Not all data carries the same weight. Some metrics create more noise than value, leading to unnecessary distractions. When a CFO understands which factors truly matter, decisions become less reactive and far more strategic. This clarity makes it possible to spot risks before they reach the balance sheet, negotiate with confidence, and guide the organization toward stronger margins.
In this guide, eight crucial data points are outlined that every healthcare CFO should monitor—metrics that impact workforce stability, asset utilization, revenue cycle performance, and overall long-term financial sustainability. With Valify, hospitals can track these metrics more efficiently, gaining actionable insights that drive better financial and operational outcomes.
Why Data-Driven Decision-Making Is Non-Negotiable for CFOs
Escalating Costs & Shrinking Margins
Hospitals are facing pressure from both directions. The costs of salaries, contract labor, and hiring are constantly increasing. Additionally, due to inflation and supply chain issues, even the most basic goods are becoming increasingly expensive. There are also compliance requirements that involve costs for reporting, audits, new regulations, and cybersecurity safeguards.
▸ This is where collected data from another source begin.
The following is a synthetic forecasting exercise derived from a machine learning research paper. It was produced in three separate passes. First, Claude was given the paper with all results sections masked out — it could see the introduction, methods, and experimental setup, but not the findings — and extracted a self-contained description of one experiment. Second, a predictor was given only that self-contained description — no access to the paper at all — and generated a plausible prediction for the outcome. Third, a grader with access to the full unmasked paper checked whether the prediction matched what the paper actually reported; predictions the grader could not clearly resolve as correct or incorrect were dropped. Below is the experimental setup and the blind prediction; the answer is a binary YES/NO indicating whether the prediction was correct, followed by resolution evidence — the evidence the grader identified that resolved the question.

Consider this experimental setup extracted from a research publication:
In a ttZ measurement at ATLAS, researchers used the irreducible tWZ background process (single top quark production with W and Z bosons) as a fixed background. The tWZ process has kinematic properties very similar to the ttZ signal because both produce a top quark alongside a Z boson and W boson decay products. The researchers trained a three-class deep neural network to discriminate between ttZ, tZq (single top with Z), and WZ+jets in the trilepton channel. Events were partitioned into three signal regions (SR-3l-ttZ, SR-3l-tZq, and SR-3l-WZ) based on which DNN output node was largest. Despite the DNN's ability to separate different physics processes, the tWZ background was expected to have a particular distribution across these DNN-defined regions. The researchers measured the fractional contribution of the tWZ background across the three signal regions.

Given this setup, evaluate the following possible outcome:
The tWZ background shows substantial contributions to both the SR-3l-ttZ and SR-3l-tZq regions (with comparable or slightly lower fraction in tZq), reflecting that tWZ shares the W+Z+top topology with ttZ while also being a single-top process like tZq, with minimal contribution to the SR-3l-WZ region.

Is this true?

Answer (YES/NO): NO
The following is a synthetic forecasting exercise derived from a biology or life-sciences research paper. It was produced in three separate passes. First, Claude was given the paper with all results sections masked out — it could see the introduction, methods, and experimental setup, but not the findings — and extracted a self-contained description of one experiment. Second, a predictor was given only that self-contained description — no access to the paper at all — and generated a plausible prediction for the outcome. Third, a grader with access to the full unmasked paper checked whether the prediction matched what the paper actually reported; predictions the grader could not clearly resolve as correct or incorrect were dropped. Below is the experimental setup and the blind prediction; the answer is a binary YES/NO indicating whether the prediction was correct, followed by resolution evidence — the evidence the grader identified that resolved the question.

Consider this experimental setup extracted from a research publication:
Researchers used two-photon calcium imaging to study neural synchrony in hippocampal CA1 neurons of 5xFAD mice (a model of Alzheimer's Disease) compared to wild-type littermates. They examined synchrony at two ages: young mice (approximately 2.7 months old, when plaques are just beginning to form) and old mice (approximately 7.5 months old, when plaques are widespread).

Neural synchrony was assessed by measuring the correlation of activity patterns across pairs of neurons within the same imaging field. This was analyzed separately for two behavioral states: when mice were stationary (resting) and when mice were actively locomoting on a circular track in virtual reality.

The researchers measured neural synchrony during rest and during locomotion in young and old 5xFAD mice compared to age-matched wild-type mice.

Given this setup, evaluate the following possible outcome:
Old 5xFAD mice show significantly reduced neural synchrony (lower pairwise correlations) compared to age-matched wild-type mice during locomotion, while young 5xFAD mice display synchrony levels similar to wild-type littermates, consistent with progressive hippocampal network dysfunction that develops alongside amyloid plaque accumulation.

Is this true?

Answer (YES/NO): YES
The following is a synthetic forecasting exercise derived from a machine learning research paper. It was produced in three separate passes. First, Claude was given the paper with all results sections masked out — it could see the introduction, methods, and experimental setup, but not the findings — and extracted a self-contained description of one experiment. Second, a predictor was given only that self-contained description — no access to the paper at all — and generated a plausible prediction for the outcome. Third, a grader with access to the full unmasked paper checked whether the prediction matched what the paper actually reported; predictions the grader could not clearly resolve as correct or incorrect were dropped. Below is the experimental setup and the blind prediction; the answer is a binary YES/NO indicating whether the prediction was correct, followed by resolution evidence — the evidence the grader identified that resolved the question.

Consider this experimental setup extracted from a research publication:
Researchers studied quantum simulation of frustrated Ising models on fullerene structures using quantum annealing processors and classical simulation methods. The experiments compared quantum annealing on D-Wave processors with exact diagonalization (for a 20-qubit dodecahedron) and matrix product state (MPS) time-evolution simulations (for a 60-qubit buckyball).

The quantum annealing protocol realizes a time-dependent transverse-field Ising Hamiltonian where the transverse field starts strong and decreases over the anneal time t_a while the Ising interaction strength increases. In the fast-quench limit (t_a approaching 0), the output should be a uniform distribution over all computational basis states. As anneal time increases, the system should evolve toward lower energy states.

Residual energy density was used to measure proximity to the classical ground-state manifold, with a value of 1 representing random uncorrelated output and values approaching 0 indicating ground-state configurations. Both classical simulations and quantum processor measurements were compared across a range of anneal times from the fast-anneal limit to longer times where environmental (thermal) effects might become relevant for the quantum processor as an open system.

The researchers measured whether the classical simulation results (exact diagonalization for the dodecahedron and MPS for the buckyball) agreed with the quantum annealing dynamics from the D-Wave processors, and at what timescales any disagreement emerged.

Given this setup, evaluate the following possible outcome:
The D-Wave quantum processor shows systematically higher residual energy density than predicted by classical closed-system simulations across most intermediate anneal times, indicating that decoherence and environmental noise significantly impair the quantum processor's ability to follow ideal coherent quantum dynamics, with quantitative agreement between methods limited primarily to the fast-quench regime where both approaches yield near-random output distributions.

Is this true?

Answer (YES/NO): NO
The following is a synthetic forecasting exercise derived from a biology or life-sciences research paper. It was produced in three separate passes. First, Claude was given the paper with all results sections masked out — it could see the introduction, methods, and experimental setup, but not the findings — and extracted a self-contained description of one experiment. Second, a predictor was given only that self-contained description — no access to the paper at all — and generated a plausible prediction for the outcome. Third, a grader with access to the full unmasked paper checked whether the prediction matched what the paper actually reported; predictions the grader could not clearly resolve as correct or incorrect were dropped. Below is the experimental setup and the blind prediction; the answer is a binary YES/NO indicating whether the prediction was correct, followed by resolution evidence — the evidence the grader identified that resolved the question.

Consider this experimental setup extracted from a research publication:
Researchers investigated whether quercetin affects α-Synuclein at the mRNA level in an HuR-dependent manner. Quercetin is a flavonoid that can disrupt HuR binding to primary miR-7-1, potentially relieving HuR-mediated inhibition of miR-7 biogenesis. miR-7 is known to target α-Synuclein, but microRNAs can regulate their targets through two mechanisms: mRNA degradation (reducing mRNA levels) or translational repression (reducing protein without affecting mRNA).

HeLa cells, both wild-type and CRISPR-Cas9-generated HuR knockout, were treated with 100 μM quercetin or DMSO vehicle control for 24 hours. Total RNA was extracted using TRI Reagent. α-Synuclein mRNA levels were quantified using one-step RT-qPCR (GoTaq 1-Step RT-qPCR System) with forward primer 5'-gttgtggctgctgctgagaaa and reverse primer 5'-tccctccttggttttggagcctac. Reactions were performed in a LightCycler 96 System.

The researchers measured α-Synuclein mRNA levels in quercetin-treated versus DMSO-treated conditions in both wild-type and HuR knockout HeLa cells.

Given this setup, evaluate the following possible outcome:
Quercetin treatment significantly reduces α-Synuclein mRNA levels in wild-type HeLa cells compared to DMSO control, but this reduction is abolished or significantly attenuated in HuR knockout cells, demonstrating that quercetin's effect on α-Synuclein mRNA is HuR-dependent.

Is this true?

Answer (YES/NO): YES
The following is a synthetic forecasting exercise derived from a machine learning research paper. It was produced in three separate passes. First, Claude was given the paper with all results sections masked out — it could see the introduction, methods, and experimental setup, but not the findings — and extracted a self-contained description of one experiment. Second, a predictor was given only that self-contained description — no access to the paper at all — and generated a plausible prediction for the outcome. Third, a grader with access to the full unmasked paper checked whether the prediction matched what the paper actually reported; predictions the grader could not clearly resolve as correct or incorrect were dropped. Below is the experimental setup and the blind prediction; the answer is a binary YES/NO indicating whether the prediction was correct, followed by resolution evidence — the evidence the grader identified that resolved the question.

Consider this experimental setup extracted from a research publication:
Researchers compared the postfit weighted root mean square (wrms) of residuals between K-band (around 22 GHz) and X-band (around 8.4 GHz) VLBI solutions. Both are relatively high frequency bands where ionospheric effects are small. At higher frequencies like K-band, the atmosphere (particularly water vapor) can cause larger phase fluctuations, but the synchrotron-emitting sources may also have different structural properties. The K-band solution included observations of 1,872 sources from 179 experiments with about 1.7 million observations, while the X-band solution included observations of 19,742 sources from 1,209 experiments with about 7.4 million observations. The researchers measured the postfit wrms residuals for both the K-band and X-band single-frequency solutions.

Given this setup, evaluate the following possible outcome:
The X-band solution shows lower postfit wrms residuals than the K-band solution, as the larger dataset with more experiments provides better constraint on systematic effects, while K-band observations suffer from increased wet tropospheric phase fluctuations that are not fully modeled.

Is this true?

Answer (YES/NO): NO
Simultaneously, reimbursement models are changing in a way that will be more favorable to outcomes than to volume. Even the best-managed hospitals are finding themselves repeatedly adjusting their budgets as payer contracts are altered and patient populations shift to outpatient care.
In this environment, relying on instinct alone is no longer sufficient. Precise, reliable data has become the essential financial lifeline that guides every decision.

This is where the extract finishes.